2. The method of claim 1 , further comprising, iteratively, until the image has been fully processed:
selecting a portion of the image;
detecting bodies within the selected portion of the image;
determining one or more regions within the selected portion of the image based on the detected bodies;
detecting one or more heads within the one or more regions; and
identifying entities within the one or more regions based on the detected one or more heads; and
determining entities within the image based on the determined entities within the regions.
3. The method of claim 1 , further comprising sampling images from a video feed at a predetermined sampling rate.
4. The method of claim 1 , further comprising eliminating duplicate detected heads.
5. The method of claim 1 , wherein one or more of (i) the detecting one or more bodies within the image, (ii) determining one or more regions within the image, or (iii) detecting one or more heads is performed by a camera.
6. The method of claim 1 , further comprising outputting a number of determined entities within the image.
7. The method of claim 1 , wherein the detecting the one or more bodies is based on a first confidence threshold and identifying the one or more heads is based on a second confidence threshold, the first confidence threshold lower than the second confidence threshold.
8. A device comprising:
a non-transitory computer-readable medium; and
a processor communicatively coupled to the non-transitory computer-readable medium and configured to execute processor-executable instructions stored in the non-transitory computer-readable medium, the processor-executable instructions configured to cause the processor to:
receive an image of a scene;
detect one or more bodies within the image;
determine one or more regions within the image based on the detected one or more bodies;
detect one or more heads within the one or more region; and
determine entities within the one or more regions based on the detected one or more heads.

Challenge » Carry on the patent claims about detecting bodies and heads in images, starting after their last line. The rows come from a separate source.

Supplied data »
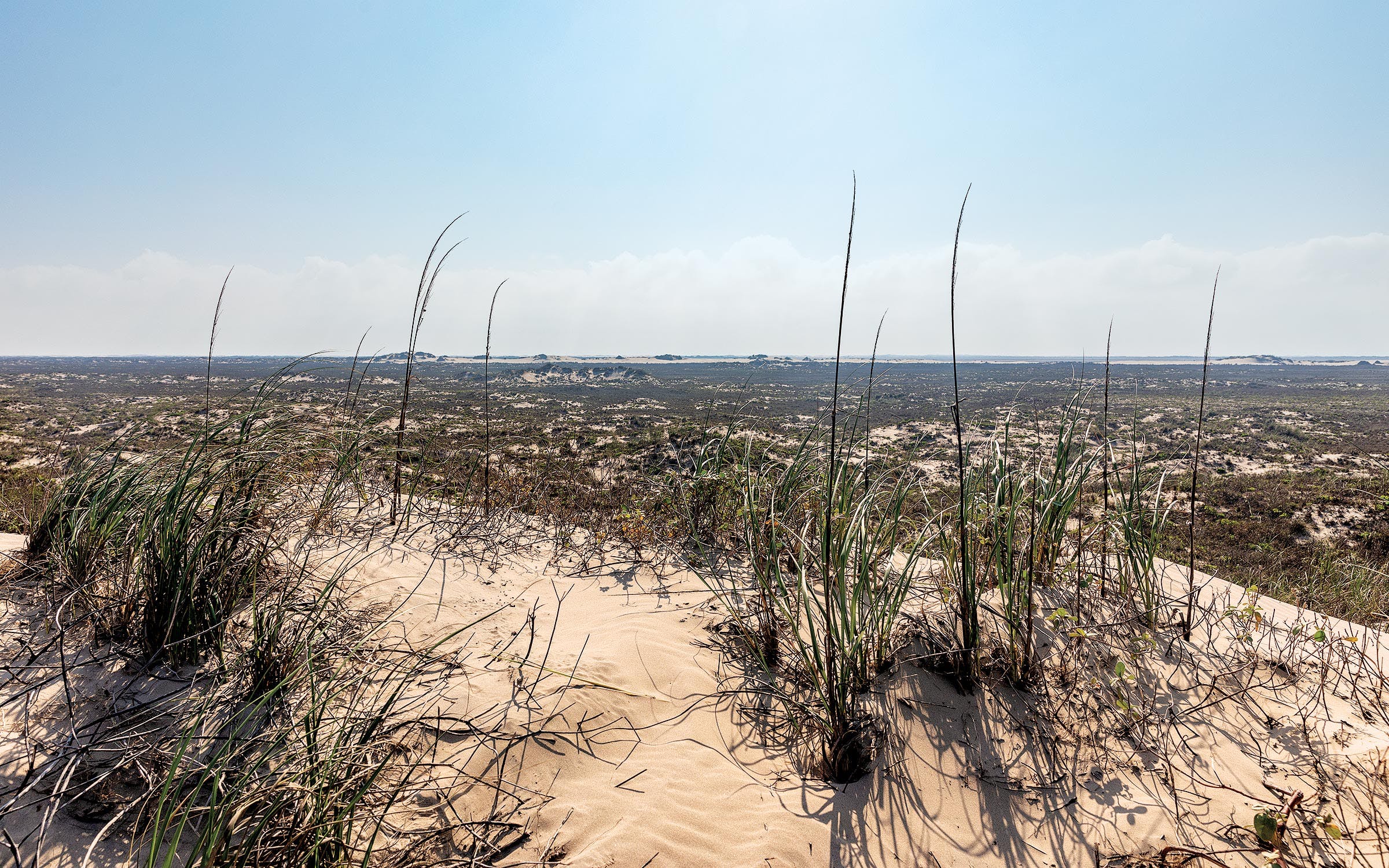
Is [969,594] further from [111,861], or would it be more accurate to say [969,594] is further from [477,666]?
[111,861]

---

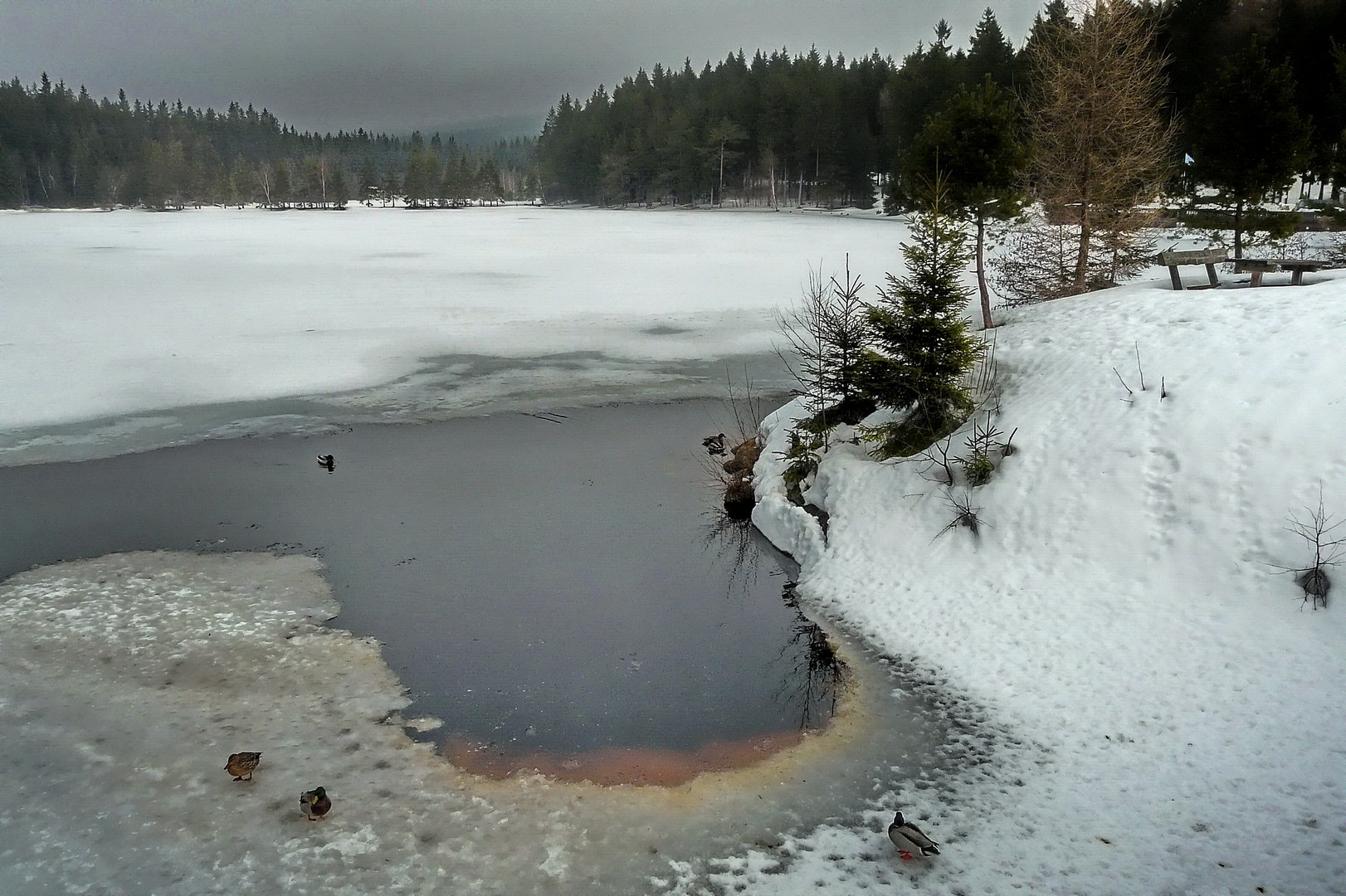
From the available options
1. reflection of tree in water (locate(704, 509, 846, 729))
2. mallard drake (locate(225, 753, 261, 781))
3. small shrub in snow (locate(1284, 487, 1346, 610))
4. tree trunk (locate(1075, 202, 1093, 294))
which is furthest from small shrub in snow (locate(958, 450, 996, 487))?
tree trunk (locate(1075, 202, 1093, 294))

* * *

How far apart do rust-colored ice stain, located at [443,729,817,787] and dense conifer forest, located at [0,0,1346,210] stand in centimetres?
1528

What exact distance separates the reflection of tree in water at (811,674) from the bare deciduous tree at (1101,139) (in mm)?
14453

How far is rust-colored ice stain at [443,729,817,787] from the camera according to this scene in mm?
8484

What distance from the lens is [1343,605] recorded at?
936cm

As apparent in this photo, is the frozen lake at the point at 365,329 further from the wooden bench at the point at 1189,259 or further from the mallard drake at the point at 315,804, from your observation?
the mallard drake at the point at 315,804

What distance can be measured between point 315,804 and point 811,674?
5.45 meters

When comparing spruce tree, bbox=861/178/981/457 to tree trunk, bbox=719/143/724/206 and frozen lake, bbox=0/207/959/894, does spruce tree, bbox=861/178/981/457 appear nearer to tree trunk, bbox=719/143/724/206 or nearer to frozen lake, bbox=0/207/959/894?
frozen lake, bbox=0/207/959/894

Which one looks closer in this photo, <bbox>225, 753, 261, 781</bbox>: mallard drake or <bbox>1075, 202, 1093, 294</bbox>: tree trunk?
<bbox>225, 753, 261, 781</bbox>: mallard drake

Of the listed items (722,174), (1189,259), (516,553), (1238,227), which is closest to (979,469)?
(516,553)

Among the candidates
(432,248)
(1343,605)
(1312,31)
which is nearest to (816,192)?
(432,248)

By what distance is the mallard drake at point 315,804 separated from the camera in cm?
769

Final result »
9. The device of claim 8 , wherein the processor-executable instructions are further configured to cause the processor to, iteratively, until the entire image is processed:
select a portion of the image;
detect bodies within the selected portion of the image;
determine one or more regions within the selected portion of the image based on the detected bodies;
detect one or more heads within the one or more regions; and
identify entities within the one or more regions based on the detected one or more heads; and
determine entities within the image based on the determined entities within the regions.
10. The device of claim 8 , wherein the processor-executable instructions are further configured to cause the processor to sample images from a video feed at a predetermined sampling rate.
11. The device of claim 8 , wherein the processor-executable instructions are further configured to cause the processor to eliminate duplicate detected heads.
12. The device of claim 8 , wherein the entities comprise humans.
13. The device of claim 8 , wherein the processor-executable instructions are further configured to cause the processor to output a number of determined entities within the image.
14. The device of claim 8 , wherein the processor-executable instructions are further configured to cause the processor to detect the one or more bodies based on a first confidence threshold and identify the one or more heads based on a second confidence threshold, the first confidence threshold lower than the second confidence threshold.
15. The device of claim 8 , further comprising a camera, wherein the camera comprises the processor.
16. A non-transitory computer-readable medium comprising processor-executable instructions configured to cause a processor to:
receive an image of a scene;
detect one or more bodies within the image;
determine one or more regions within the image based on the detected one or more bodies;
detect one or more heads within the one or more region; and
determine entities within the one or more regions based on the detected one or more heads.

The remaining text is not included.